Sometimes philosophy can be biggest heuristic in all scientific researches.
Two types of learning
In deductive learning, nothing is really new except that you need to discover where it is hidden. But in inductive learning, it is possible that you may never discover it because they may never exist. And what you discover are all hypothesis which need to be verified by testing.
How to learn
We try to discover a number x by discovering what it is bigger than and what it is smaller than: i.e. x>=a and x<=b. Then
we declare that x is in range of [a ,b]. If we are lucky or we are doing very well, we find a=b and we can declare x=a=b.
That is to say, we discover an object by discovering its upper-bound and lower-bound. Similarly we define an object by
defining what an object is and what an object is not which corresponds to the outer space and inner space of the concept
of the object.
Then when...
Concept clustering or classification is the first step of recognition. Without this ability of comparison and contrast, we
can never be promoted to the stage of recognition.
Frame Representation vs. Semantic Network Representation
In textbook, it lists some problems of Frame representation such as representational inadequacy, lack of negation, disjunction, quantification etc. However, frame is more or less a sub-dialect of Object-Oriented design for representation of world which is more and more popular since it was born. So, the obvious conclusion is that the problems above is not so serious. But why?
My idea is that one is optimistic view and the other is pessimistic view about world. In frame or OO we assume everything is true unless it is explicitly claimed to be false. Then why do we bother to have a disjunction if we assume all are always true? As for negation, is it really necessary if we don't have disjunction since if we declare something then we already implicitly declare its negation form and we don't need it. This representation is an optimistic view of world. Just like we assume everyone is innocent before he is proved otherwise. On the contrary, semantic network takes a pessimistic view of world or sceptical view of world which always assume nothing is true unless it is proved to be true.
In my stereotypical view, one is the upper bound, the other is the lower bound of representation.
What to represent?
This is the most fundamental question in knowledge representation. What on earth are we going to represent? Concept or relation between concept? Which is more important? Or what is more useful?
There are two views about world. One is static view and the other is dynamic view. In traditional knowledge representation, it emphasis more on the static view. Therefore they have the so-called semantic network, conceptual graph etc. They are pretty good when you use microscope to study each concepts casually in a sunshine afternoon before you go off nap. So what? Do we represent knowledge for just representing them as they are? We are using representation to do our deduction job and in a changing world this network doesn't work properly because it doesn't grasp the nature of the world. The nature of world is the binary relationship between two objects or concepts. No matter how you view the single object or concept, you are required to get a big picture of the movement of all objects in a system (closed world at some time point). That is why relational database can satisfy most of needs of industry because it grasp the relation between entities.

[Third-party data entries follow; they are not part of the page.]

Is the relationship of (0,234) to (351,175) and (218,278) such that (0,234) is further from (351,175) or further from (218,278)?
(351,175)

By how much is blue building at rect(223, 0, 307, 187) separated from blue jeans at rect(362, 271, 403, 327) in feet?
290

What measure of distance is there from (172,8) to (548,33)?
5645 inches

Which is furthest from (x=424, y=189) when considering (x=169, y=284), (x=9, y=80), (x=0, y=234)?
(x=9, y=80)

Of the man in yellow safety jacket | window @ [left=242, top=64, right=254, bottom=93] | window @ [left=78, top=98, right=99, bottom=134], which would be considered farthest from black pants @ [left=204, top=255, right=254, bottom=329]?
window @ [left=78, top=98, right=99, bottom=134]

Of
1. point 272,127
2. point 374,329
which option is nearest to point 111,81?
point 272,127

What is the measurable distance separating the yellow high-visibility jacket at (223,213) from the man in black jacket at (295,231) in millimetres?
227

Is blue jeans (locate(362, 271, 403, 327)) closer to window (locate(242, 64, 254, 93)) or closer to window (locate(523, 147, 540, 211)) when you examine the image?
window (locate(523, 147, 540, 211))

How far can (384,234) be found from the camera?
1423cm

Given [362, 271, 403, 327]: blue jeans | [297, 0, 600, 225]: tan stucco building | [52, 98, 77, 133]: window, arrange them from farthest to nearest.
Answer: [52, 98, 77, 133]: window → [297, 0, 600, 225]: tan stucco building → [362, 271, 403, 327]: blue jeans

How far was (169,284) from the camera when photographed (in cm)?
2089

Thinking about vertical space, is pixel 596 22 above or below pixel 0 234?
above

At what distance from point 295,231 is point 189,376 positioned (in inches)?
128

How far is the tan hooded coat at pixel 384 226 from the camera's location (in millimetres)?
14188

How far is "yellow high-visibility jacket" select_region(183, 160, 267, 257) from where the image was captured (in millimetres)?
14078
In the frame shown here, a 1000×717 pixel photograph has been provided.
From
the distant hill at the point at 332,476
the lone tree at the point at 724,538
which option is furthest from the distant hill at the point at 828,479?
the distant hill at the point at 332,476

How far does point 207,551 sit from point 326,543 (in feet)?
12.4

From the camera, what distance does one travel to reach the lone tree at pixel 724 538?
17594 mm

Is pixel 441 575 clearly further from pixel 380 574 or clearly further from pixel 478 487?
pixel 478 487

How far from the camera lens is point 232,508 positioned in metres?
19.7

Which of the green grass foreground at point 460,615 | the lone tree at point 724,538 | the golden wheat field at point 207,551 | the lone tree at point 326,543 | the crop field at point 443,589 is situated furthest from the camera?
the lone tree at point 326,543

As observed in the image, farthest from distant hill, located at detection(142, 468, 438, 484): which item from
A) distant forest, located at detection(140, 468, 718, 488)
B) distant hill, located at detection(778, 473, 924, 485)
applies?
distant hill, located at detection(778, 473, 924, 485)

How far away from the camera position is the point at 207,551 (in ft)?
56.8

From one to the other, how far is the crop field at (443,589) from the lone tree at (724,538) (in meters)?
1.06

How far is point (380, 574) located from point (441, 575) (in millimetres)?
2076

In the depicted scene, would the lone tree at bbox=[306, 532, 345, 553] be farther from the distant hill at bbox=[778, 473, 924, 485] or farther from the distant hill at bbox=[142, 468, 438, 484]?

So, the dynamic view is at an upper wind against static view.
Backtrack Algorithms
In the pseudo code of algorithms, the most important part is the "while loop" for backtrack and it is the first time for me
to notice it. It is like an pushdown automaton to check the top of stack to make sure if the parent of node or the sibling
node is encountered. (Indeed it is a pushdown automaton.) This is how backtrack is done.
Searching Tree
We deliberately want to change a general search graph into a tree to avoid looping while in most cases all possible binary
relations consists a general graph. And the reason I don't feel happy about the algorithm in textbook is that it seems to
me that there is little difference between backtrack and depth-first-search. The reason we use backtrack rather than DFS
maybe the case when we are interested more in the path when goal state is reached. In purely DFS, path is not maintained
by the algorithm explicitly and it is the responsibility of programmer who has to use certain data structure to bookkeep
the path. Then why should you classify them into two classifications to confuse readers? Unless the author can give a
reason other than above I will not feel happy. I mean "state-searching" algorithm and "path-searching" algorithm.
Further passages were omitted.